- The Fed sucked $161 billion out of the market, impacting Ethereum.
- Ancient ETH whales are quietly selling off.
Ethereum [ETH] Despite facing recent challenges affecting the entire cryptocurrency industry, the company remains a strong player in the cryptocurrency market.
Analysts are closely watching the Federal Reserve's actions after it pumped $161 billion out of the market.
This was confirmed by an increase in the Treasury general account from $714 billion to $875 billion due to corporate tax payments.
As the Fed continues to liquidate positions in risk-on assets, market liquidity is being impacted.
The reverse repo program will begin reducing liquidity this week and is expected to continue until September 30th.
These developments are likely to impact the price of Ethereum and its ETFs as market conditions react to changing liquidity levels.
How the Liquidity Stress Impacts ETH Price and Its ETFs
Ethereum price fluctuations are heavily influenced by the Federal Reserve's liquidity measures, especially when it comes to the ETH/USDT pair.
ETH, which is trading at $2,298 at the time of writing, has been on a downward trend since March 2024, with a significant price fluctuation occurring in August.
ETH has broken out of the descending trend channel and is currently hovering around the $2,300 level.
If ETH can sustain above this key price range, it could avoid the negative effects of the Fed’s liquidity cuts and we could see a price reversal.
However, if ETH falls below $2,300 and stays there, a liquidity crunch could send the price sliding.
On the bright side, the Chaikin Money Flow (CMF) indicator is showing a value of 0.09, suggesting accumulation and buying pressure.
The relative strength index (RSI) has also risen above its 14-day moving average, indicating possible bullish momentum.
While these technical indicators point to a possible price recovery, the liquidity crisis could see ETH fall further before rising.
Additionally, despite the launch of an Ethereum spot ETF, which has seen funds flow into ETH assets, Ethereum-based ETFs have seen notable outflows.
The Fed's liquidity cuts could exacerbate this trend and limit the funds available to invest in risk-on assets such as Ethereum ETFs, which saw net outflows of $25.5 million this week.
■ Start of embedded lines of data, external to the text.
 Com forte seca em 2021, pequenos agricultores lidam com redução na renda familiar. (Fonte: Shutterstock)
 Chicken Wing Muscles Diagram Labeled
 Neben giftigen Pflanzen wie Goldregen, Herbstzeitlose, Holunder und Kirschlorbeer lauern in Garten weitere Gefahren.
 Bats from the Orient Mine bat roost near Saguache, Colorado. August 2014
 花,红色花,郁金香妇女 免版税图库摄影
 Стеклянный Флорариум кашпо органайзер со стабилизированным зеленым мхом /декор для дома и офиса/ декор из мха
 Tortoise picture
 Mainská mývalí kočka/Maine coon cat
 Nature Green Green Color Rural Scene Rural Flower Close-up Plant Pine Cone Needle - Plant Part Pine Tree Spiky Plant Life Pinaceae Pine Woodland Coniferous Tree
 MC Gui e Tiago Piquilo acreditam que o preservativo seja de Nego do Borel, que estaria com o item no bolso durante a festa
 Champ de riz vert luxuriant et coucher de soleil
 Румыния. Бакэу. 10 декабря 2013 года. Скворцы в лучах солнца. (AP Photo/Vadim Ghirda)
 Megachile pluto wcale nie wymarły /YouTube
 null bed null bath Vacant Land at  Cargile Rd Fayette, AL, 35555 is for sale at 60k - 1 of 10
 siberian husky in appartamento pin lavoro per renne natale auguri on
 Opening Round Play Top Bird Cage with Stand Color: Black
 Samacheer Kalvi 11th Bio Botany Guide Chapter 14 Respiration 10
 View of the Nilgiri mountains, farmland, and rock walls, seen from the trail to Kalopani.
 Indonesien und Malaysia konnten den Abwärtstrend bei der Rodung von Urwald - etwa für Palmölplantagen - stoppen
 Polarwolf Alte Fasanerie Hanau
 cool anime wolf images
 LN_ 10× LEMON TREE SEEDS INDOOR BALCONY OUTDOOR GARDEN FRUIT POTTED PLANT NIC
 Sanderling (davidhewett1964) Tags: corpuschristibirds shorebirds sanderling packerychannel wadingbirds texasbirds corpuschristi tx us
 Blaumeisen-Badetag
The Grayscale Mini ETF (ETH) saw inflows of $2.8 million, but the Grayscale ETF (ETHE) experienced significant outflows, resulting in a loss of $17.9 million, reflecting the change in market sentiment.
This contributed to an overall net inflow of negative $15.1 million, as shown in the latest data released.
Ancient whale trade
Finally, longtime Ethereum whales have been quietly selling large amounts of ETH recently.
The whale sold 2,364 ETH and USDT worth a total of $5.44 million across 27 transactions at an average price of $2,302. Despite this recent sale, the whale still holds 14,272 WETH, valued at approximately $33 million.
Whales may be selling due to bearish sentiment caused by the Fed's liquidity cuts, but the selling may slow as market conditions improve.
Ethereum [ETH] Price forecast 2024-2025
Ethereum prices may fall further due to the Fed’s tightening of liquidity, but technical indicators suggest a possible reversal.
However, ETH ETFs and whale activity have signaled caution, and the market may need more liquidity to support price gains.